Quotation from: Manners, Custom and Dress During the Middle Ages and During the Renaissance Period

Written by: Paul Lacroix


Ancient authors call the subjects of Hassan, _Haschichini, Heississini,
Assissini, Assassini_, various forms of the same expression, which, in
fact, has passed into French with a signification which recalls the
sanguinary exploits of the Ishmaelians. In seeking for the etymology of
this name, one must suppose that Haschichini is the Latin transformation
of the Arabic word Hachychy, the name of the sect of which we are
speaking, because the ecstacies during which they believed themselves
removed to paradise were produced by means of _haschisch_ or _haschischa_.

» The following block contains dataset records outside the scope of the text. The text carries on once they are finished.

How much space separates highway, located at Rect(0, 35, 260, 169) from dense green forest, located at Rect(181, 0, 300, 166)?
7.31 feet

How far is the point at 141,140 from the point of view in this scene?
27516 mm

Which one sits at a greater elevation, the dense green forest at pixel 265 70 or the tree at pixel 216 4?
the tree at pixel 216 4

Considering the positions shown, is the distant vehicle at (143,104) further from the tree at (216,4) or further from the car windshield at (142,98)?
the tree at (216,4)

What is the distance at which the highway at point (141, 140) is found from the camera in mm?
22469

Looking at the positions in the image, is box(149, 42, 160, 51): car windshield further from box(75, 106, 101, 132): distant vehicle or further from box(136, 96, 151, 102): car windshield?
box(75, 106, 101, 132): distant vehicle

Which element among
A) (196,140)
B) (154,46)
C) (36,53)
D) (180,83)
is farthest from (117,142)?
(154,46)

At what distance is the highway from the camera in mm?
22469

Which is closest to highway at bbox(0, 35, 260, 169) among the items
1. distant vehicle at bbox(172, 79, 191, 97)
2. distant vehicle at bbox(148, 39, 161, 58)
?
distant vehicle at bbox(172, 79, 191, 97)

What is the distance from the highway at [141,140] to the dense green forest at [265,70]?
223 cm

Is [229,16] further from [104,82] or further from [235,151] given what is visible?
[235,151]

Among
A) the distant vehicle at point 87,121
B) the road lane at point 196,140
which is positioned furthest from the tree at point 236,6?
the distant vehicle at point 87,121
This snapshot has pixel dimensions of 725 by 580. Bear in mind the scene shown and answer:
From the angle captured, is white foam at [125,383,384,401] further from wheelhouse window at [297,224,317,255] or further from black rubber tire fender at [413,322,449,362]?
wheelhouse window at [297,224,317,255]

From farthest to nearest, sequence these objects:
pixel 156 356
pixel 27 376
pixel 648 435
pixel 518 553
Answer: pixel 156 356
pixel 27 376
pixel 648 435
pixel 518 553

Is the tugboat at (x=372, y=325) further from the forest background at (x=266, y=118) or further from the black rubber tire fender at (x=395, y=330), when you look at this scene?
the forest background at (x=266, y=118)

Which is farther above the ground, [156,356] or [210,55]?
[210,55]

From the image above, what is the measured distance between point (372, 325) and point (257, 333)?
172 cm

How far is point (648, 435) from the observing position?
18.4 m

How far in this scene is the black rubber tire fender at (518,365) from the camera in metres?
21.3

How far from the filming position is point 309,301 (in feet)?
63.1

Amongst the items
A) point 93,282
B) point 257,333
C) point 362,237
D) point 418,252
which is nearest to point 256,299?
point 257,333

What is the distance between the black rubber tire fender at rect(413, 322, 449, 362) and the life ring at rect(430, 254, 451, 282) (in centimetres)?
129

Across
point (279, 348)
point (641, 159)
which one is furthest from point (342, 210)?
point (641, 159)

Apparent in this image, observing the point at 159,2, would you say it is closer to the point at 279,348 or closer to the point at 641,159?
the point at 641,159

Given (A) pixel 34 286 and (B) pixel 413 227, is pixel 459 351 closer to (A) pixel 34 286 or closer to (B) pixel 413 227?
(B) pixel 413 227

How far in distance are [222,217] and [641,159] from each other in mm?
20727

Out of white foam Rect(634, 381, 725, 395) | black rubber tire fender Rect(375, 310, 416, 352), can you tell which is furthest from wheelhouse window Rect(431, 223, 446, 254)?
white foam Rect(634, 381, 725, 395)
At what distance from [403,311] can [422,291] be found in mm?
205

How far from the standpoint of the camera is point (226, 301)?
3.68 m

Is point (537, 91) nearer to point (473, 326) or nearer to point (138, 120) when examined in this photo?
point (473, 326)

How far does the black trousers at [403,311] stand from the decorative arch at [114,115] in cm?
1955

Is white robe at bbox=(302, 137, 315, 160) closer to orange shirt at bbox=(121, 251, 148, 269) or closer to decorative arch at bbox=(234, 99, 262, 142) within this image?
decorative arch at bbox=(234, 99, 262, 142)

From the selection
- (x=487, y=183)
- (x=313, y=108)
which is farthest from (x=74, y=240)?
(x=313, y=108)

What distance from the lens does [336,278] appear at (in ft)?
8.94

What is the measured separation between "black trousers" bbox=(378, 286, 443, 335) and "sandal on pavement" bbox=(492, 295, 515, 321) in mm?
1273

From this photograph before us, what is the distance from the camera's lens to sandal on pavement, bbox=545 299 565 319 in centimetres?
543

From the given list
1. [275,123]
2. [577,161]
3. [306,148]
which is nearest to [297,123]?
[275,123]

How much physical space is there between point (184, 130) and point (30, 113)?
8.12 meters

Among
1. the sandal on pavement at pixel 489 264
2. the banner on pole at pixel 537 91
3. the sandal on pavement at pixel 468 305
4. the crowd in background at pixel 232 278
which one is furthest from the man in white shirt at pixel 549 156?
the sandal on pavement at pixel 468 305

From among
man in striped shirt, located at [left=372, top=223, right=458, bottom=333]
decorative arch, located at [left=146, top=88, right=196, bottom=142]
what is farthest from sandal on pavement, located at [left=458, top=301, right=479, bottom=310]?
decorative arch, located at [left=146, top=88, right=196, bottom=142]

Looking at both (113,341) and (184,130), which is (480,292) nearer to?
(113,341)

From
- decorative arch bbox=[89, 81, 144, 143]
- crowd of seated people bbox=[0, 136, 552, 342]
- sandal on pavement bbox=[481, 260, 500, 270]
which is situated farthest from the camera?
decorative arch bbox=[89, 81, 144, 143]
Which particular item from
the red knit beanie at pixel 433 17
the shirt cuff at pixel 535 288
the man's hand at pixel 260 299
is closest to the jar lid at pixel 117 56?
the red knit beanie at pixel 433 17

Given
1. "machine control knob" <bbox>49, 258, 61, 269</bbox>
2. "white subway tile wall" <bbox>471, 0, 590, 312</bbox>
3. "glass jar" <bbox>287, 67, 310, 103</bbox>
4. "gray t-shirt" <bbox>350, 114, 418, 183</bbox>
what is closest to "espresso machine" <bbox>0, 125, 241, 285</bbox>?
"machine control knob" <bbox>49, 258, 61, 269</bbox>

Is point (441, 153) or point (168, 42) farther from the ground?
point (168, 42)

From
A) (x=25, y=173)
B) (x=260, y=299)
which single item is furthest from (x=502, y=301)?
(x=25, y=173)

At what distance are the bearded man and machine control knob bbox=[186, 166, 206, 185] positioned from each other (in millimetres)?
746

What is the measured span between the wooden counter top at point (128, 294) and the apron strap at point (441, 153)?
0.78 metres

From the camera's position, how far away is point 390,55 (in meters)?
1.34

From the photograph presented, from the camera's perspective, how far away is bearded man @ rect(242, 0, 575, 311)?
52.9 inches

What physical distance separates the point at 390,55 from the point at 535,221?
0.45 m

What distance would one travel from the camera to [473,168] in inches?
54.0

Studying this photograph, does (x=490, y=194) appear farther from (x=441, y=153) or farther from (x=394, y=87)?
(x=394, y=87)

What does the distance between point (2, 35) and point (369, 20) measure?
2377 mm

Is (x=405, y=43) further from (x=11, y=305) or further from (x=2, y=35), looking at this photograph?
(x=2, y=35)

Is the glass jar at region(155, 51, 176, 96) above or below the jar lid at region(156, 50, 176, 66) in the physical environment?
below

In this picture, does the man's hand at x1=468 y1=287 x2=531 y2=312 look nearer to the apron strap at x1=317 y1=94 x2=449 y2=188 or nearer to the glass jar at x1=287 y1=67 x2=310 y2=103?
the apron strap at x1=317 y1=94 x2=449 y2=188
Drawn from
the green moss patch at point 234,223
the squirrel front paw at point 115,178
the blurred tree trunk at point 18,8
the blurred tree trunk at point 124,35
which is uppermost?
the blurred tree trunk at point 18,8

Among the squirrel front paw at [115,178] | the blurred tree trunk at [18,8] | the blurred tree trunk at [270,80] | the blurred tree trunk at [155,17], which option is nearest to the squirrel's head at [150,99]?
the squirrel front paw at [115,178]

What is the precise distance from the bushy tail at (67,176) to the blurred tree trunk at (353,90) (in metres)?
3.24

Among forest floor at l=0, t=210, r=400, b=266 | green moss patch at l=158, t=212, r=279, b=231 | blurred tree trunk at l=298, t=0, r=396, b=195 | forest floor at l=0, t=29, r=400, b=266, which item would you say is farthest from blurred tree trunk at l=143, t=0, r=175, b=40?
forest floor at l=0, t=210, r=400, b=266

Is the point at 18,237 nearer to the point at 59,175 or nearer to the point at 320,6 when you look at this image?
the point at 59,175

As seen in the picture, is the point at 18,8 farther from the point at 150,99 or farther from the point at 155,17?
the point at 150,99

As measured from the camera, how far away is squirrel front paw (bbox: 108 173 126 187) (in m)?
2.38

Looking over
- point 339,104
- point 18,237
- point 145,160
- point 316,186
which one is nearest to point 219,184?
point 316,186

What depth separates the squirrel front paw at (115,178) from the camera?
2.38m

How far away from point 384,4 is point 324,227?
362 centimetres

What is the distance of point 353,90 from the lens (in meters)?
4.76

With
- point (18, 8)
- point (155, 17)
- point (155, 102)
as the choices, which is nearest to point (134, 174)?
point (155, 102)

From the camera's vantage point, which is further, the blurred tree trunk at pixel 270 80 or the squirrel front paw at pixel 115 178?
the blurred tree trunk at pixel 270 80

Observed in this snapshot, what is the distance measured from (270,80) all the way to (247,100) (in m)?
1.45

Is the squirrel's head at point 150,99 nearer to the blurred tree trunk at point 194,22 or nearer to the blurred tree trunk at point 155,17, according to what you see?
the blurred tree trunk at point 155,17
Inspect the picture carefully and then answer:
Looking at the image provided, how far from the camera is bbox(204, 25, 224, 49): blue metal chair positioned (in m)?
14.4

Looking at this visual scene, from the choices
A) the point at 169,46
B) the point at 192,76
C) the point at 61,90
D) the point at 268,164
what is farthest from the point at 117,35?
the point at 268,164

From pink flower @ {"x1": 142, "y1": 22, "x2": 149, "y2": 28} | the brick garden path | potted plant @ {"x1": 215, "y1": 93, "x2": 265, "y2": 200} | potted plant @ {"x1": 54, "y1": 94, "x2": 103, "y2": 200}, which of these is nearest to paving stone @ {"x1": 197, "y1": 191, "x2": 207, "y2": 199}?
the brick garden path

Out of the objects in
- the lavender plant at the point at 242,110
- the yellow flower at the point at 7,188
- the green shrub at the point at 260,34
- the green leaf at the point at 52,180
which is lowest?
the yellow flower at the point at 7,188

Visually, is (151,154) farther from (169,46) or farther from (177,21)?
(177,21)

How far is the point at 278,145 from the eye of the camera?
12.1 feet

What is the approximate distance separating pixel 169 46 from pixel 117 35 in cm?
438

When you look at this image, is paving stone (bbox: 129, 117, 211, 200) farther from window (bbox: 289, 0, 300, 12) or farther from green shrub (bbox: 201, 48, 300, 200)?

We know that this inebriating preparation, extracted from hemp, really
produces the most strange and delicious hallucinations on those who use
it. All travellers who have visited the East agree in saying that its
effects are very superior to those of opium. We evidently must attribute
to some ecstatic vision the supposed existence of the enchanted gardens,
which Marco Polo described from popular tales, and which, of course, never
existed but in the imagination of the young men, who were either mentally
excited after fasting and prayer, or intoxicated by the haschischa, and
consequently for a time lulled in dreams of celestial bliss which they
imagined awaited them under the guidance of Hassan and his descendants.